"""

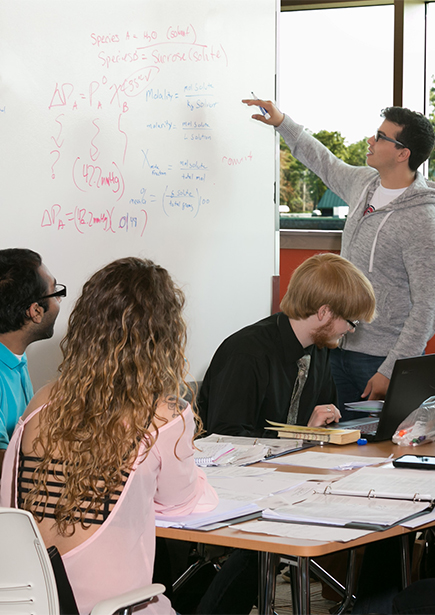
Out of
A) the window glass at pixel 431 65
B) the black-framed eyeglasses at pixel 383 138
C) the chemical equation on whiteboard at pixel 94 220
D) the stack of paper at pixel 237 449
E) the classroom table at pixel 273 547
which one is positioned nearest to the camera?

"""

[WHAT THE TASK REQUIRES] Tally the lines in the items above that contain the string "pixel", and reply with only that number.

[EXERCISE SOLUTION] 5